▶ Task requirements:
Render the sentence "We decided to work on a withdrawal course to be held in 2017." from the background passage below into German.

▶ Text passage:
====

Brief background and history
In October 2016 a Scientific Symposium was arranged in Gothenburg by The Extended Therapy Room Foundation. In the invitation one could read:
PHARMACEUTICALS – risks and alternatives
The number of psychiatric diagnoses and prescriptions of pharmaceuticals to children, youths and adults have sharply increased in Sweden as well as the rest of the Western world in recent decades.
How does this affect individuals and society in general?
More and more people are searching for knowledge about the risks attached to pharmaceuticals and about withdrawal. We have gathered an internationally acknowledged group of scientists, clinicians and people with their own lived experience to discuss this vital issue and present alternatives.
- Birgitta Alakare, psychiatrist, Finland
- Carina Håkansson, licensed psychotherapist and PhD, Sweden
- Jaakko Seikkula, psychologist and professor, Finland
- John Read, psychologist and professor, Great Britain
- Olga Runciman, psychologist, Denmark
- Robert Whitaker, science journalist, USA
- Sami Timimi, child psychiatrist and professor, Great Britain
- Will Hall, educator, doctoral student, USA
- Volkmar Aderhold, psychiatrist, PhD, Germany
The day was a success, all the talks are published on this website. After the closure, Sami Timimi turned to me and said: We have to find a way to continue”. Later in the evening when all the speakers were meeting for an informal evaluation, Robert Whitaker and I revealed that we for a long time had been talking about the need for an international institute to promote research about withdrawal from psychiatric drugs, and alternatives in practice. After a while, Jaakko Seikkula said: Let´s do it now!
An agreement was made and all the speakers accepted to be part of a faculty in order to promote more knowledge and to get the word out about existing experiences. We decided to work on a withdrawal course to be held in 2017. But first, some formalities had to be done.

====

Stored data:
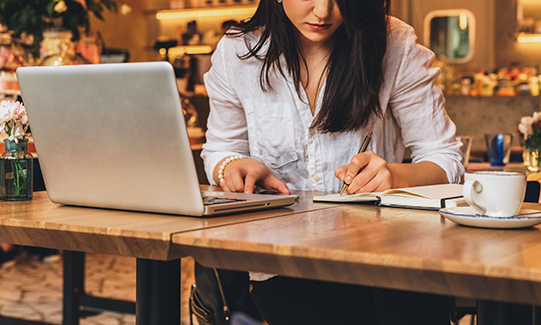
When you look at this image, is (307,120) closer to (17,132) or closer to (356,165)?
(356,165)

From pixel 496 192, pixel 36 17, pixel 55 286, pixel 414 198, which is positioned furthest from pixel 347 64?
pixel 55 286

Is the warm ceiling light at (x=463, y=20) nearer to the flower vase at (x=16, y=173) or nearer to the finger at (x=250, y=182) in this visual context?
the finger at (x=250, y=182)

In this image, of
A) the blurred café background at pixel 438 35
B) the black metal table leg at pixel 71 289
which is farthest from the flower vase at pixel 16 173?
the blurred café background at pixel 438 35

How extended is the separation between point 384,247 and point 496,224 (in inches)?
7.9

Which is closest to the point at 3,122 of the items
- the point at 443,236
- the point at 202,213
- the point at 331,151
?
the point at 202,213

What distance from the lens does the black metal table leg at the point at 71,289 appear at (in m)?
2.17

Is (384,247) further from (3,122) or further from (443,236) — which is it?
(3,122)

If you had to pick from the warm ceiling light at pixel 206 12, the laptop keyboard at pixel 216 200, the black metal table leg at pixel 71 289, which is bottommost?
the black metal table leg at pixel 71 289

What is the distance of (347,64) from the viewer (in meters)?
1.28

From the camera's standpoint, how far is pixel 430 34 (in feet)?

====

▶ Answer below:
Wir beschlossen, an einem Absetzkurs zu arbeiten, der im Jahr 2017 stattfinden sollte.